Following completion of the Initial Closing (including the
issuance of the Structuring Fee Shares), it is expected that EV
Metals and entities under the common control of Jacob Warnock will beneficially own or control
67,852,274 Common Shares (representing 25.1% of the issued and
outstanding Common Shares on a non-diluted basis), 45,189,256
common share purchase warrants (including 26,084,453 Warrants) and
3,897,675 warrants to acquire Common Shares from arm's length third
parties (representing 36.6% of the issued and outstanding Common
Shares on a partially-diluted basis assuming only the exercise of
warrants beneficially by EV Metal and entities under the common
control of Mr. Warnock.).
EV Metals is located at 1 Calle Cervantes #5 San Juan PR
00907.
About International Battery Metals Ltd.
The Company's direct lithium extraction technology is based on
proprietary lithium extraction media housed in patented extraction
towers that are enclosed in a modular, shippable platform able to
be loaded and brought into production within a minimal time frame
after arrival on a customer site. Utilizing the patented
technology, the Company's focus has been on advanced extraction of
lithium chloride from ground water salt brine deposits and
returning the same water to the subsurface aquifer. The Company's
unique patented technology ensures faster delivery of lithium
chloride while ensuring minimal environmental impact.
ON BEHALF OF THE BOARD
"Iris Jancik"
Iris Jancik, CEO
Neither the TSXV nor its Regulation Services Provider (as that
term is defined in the policies of the TSXV) accepts responsibility
for the adequacy or accuracy of this news release.
CAUTIONARY NOTE REGARDING FORWARD-LOOKING STATEMENTS
This news release contains certain information that may
constitute "forward-looking statements" under applicable Canadian
securities legislation. These forward-looking statements include,
but are not limited to, statements relating to the size, price,
securities being offered and other terms of the Offering, the
timing for closings of the Offering, the use of proceeds in
connection with the Offering, the IRA Amendment, the issuance of
the Structuring Fee Shares and approval by the TSXV. Any statements
that express or involve discussions with respect to predictions,
expectations, beliefs, plans, projections, objectives or future
events or performance (often, but not always, using words or
phrases such as "seek", "anticipate", "plan", "continue",
"estimate", "expect", "may", "will", "project", "predict",
"forecast", "potential", "target", "intend", "could", "might",
"should", "believe" and similar expressions) are not statements of
historical fact and may be "forward-looking statements".

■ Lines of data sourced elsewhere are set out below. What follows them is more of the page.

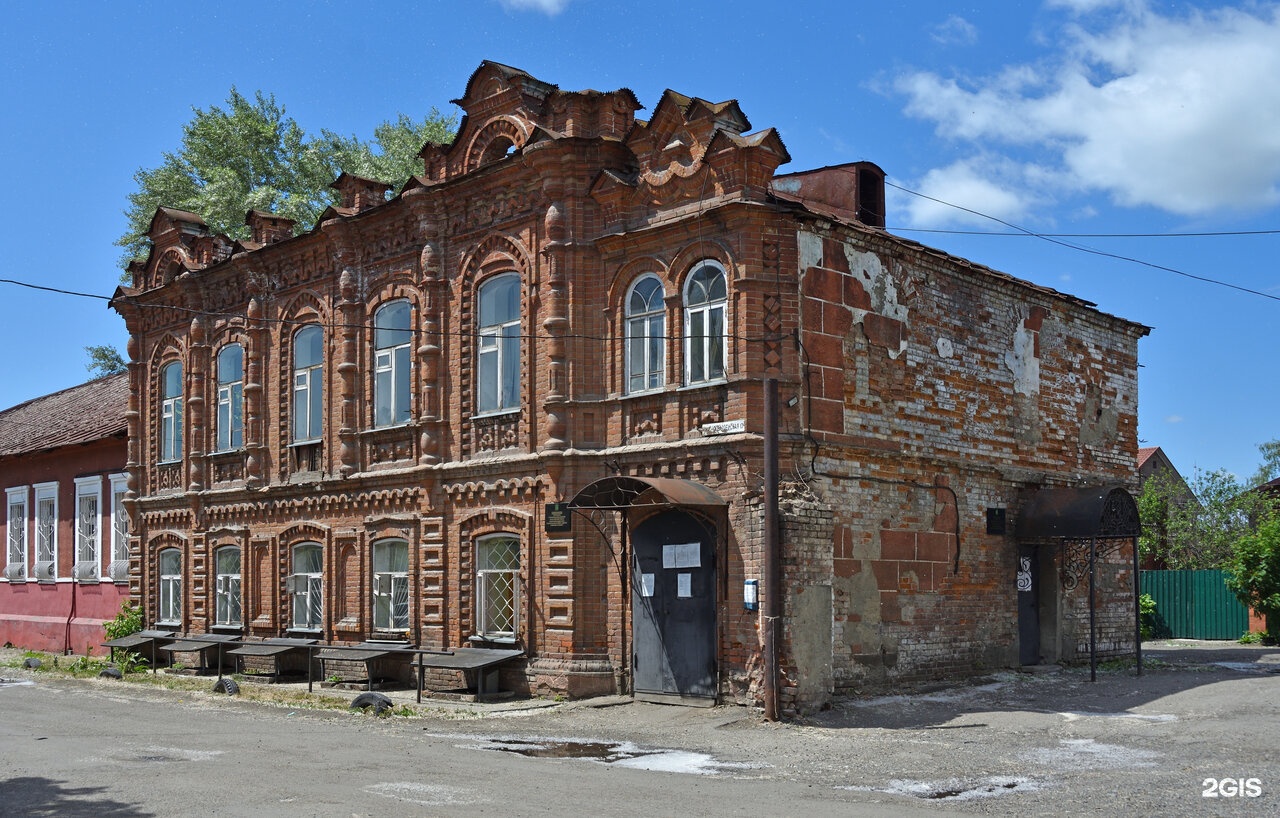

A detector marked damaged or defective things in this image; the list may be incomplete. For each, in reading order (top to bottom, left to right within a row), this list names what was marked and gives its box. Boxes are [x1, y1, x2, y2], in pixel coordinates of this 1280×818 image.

rusty roof [0, 373, 128, 460]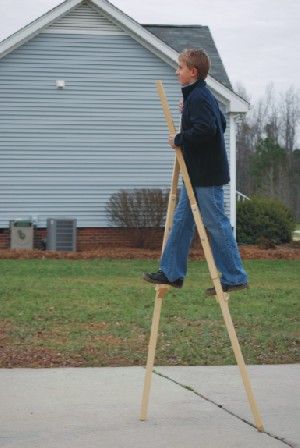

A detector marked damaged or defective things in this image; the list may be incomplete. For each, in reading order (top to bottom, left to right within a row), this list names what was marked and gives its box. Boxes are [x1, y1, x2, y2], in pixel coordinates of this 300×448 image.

crack in concrete [154, 370, 296, 446]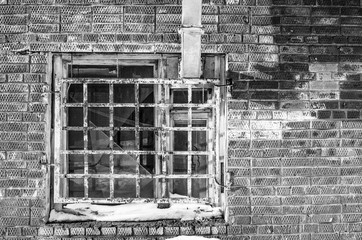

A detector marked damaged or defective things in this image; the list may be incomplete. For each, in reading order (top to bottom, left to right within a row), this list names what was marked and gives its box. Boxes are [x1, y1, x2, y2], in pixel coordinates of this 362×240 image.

broken glass pane [88, 84, 109, 102]
broken glass pane [113, 84, 134, 103]
broken glass pane [88, 108, 109, 127]
broken glass pane [114, 108, 135, 127]
broken glass pane [67, 131, 83, 150]
broken glass pane [88, 129, 109, 150]
broken glass pane [113, 131, 136, 150]
broken glass pane [139, 131, 155, 150]
broken glass pane [88, 155, 109, 173]
broken glass pane [114, 154, 136, 174]
broken glass pane [139, 154, 155, 174]
broken glass pane [68, 179, 84, 198]
broken glass pane [88, 179, 109, 198]
broken glass pane [114, 177, 136, 198]
broken glass pane [191, 179, 208, 198]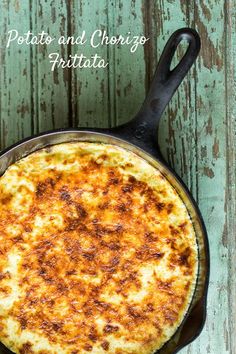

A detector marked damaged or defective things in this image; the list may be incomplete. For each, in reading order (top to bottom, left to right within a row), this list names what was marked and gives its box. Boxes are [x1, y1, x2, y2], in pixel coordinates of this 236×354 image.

charred spot on frittata [0, 142, 197, 354]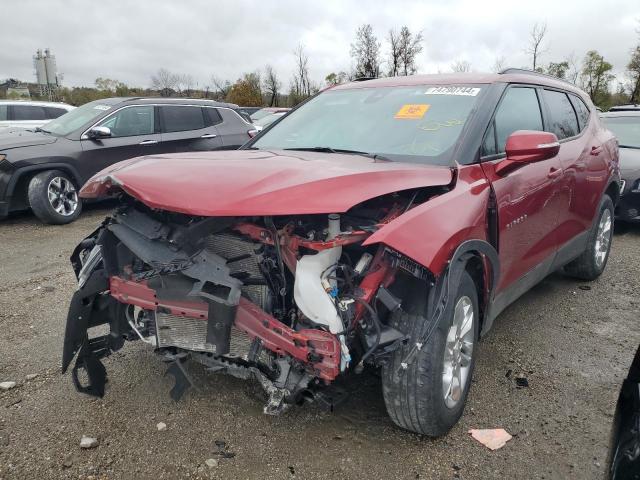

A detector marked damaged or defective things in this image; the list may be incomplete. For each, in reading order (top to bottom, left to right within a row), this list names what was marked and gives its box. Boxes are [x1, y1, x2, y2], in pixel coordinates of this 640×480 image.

crumpled front hood [0, 129, 57, 150]
torn bumper cover [62, 214, 342, 398]
crumpled front hood [80, 149, 452, 215]
damaged red suv [63, 70, 620, 436]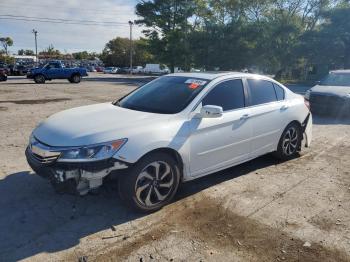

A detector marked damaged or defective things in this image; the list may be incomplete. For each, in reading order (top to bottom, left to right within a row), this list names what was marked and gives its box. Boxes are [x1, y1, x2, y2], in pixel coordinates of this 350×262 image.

damaged front bumper [25, 146, 129, 195]
cracked bumper [25, 147, 129, 194]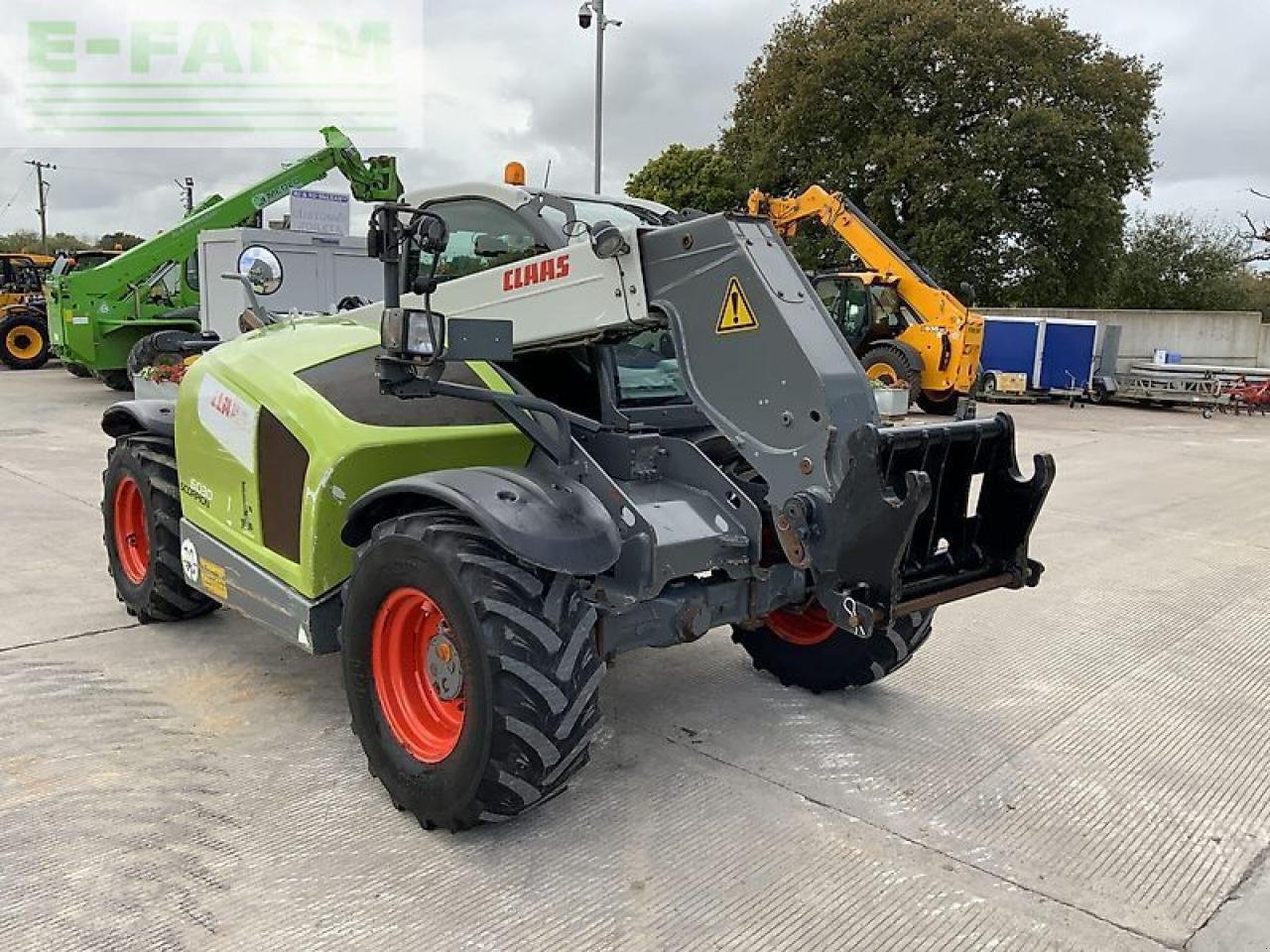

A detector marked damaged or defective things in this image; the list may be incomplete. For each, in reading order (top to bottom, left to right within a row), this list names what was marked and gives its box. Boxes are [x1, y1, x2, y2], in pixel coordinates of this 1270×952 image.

tarmac crack [0, 619, 141, 654]
tarmac crack [645, 726, 1178, 949]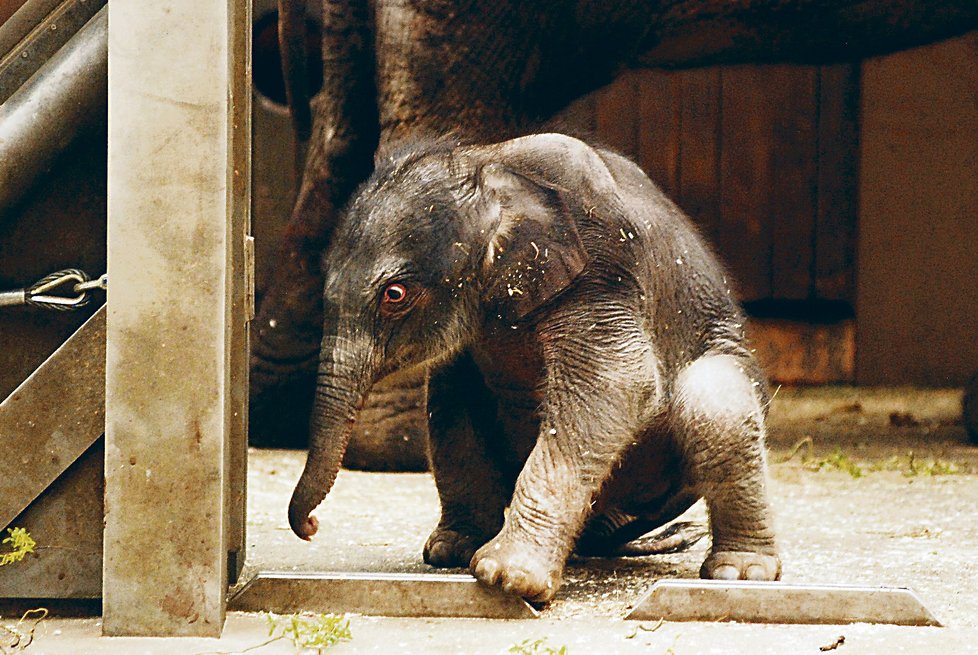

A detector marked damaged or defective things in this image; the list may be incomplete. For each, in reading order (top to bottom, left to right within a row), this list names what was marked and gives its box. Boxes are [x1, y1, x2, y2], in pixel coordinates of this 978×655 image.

rusty metal edge [227, 568, 532, 620]
rusty metal edge [624, 580, 936, 628]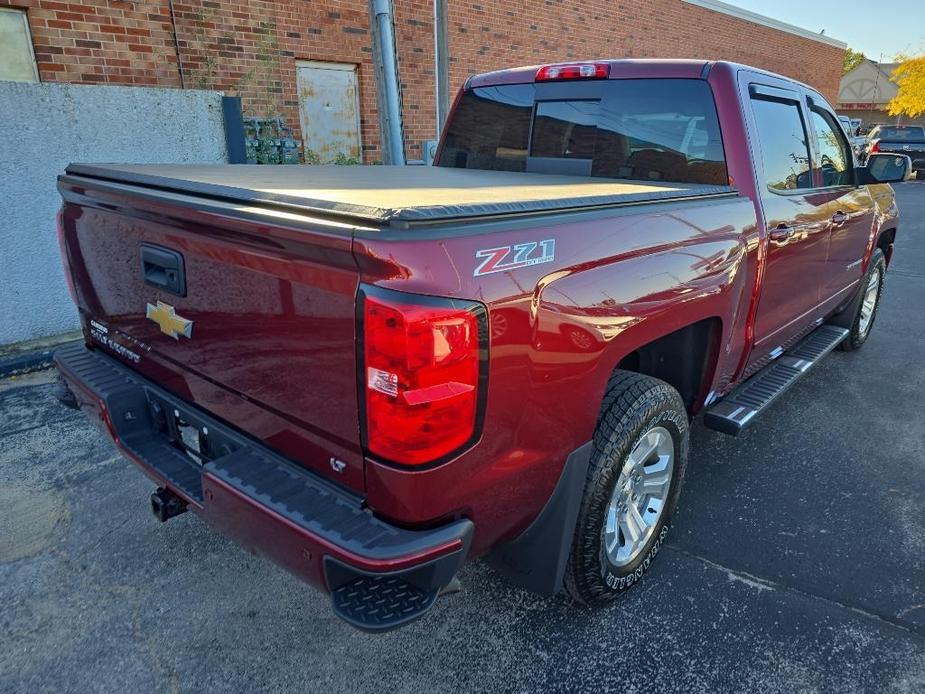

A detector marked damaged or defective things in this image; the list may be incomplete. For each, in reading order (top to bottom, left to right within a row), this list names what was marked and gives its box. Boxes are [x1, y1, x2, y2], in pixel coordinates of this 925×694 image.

rusty metal garage door [300, 61, 364, 164]
pavement crack [664, 548, 924, 644]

Actual results may vary from forward-looking statements.
Forward-looking statements involve known and unknown risks,
uncertainties and other factors that may cause IBAT's actual
results, performance, achievements, and future events to be
materially different from the results, performance, achievement, or
future events expressed or implied therein. Factors that could
affect the outcome include, among others: future prices and the
supply of metals, the future demand for metals, inability to raise
the money necessary to incur the expenditures required to advance
the Company's business strategies and objectives, general business,
economic, competitive, political, and social uncertainties, results
relating to its extraction technologies, failure to obtain
regulatory or shareholder approvals (if required). IBAT believes
that the expectations reflected in these forward-looking statements
are reasonable, however there can be no assurance that such
information will prove to be accurate, as actual results and future
events could differ materially from those anticipated in such
information. Accordingly, readers should not place undue reliance
on forward-looking statements.
All forward-looking statements contained in this press
release are given as of the date hereof and are based upon the
opinions and estimates of management and information available to
management as at the date hereof. IBAT disclaims any intention or
obligation to update or revise any forward-looking statements,
whether because of new information, future events or otherwise,
except as required by law.
SOURCE International Battery Metals Ltd.